Écrit par Zeïneb Gharbi

Une journée ordinaire

Nous sommes le 5 novembre 2021. Cela fait quatre jours que je vois double plusieurs fois dans la journée : en regardant la télé, l’écran d’ordinateur, l’extérieur par la fenêtre du salon. Cela ne me fait pas particulièrement mal, mais s’accompagne parfois de vertige. Je fais quelques appels à des cliniques d’optométrie pour prendre rendez-vous, sans succès. Je me décide à aller à l’urgence de l’hôpital de Gatineau, mais pas avant d’assister à deux réunions de travail le matin. À l’époque, l’urgence ferme à 18h!

Il est midi. Je prends la voiture – ne sachant pas que je passerai la nuit à l’hôpital – ma musique instrumentale d’ Anouar Brahem’s et mes écouteurs. Je crains de ne pas pouvoir lire pendant les longues heures d’attente à venir. En début de soirée, la jeune urgentologue qui m’examine à une hypothèse, qu’elle garde pour elle.

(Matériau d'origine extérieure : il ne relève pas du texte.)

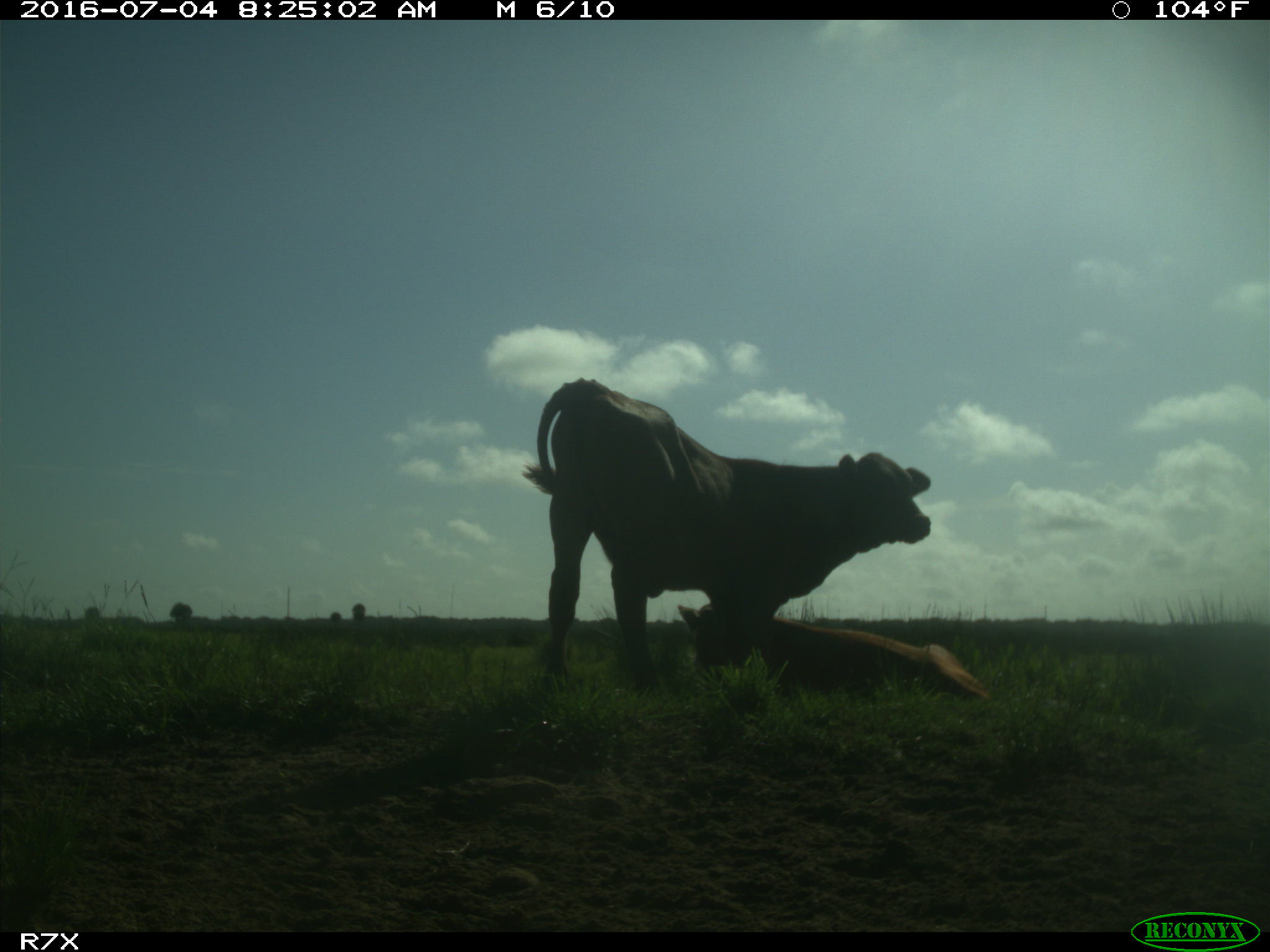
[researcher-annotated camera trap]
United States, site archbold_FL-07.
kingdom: Animalia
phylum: Chordata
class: Mammalia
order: Artiodactyla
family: Bovidae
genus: Bos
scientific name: Bos taurus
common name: domestic cow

Elle demande un scan qui montre « quelque chose » dans la tête, m’informe que je passerai la nuit à l’hôpital pour passer une imagerie par résonance magnétique (IRM) tôt le lendemain matin, puis termine son quart de travail. Je ne la reverrai plus, mais sa voix douce reste dans ma mémoire.

Toujours pas alertée, juste embêtée de priver ma douce moitié de la voiture stationnée à l’hôpital, je passe l’IRM et attends que le neurochirurgien le lise pour moi. Il arrive ce jour-là de l’hôpital de Hull, où se trouve le département de neurochirurgie. (Déjà, cette spécialité n’est pas rassurante.)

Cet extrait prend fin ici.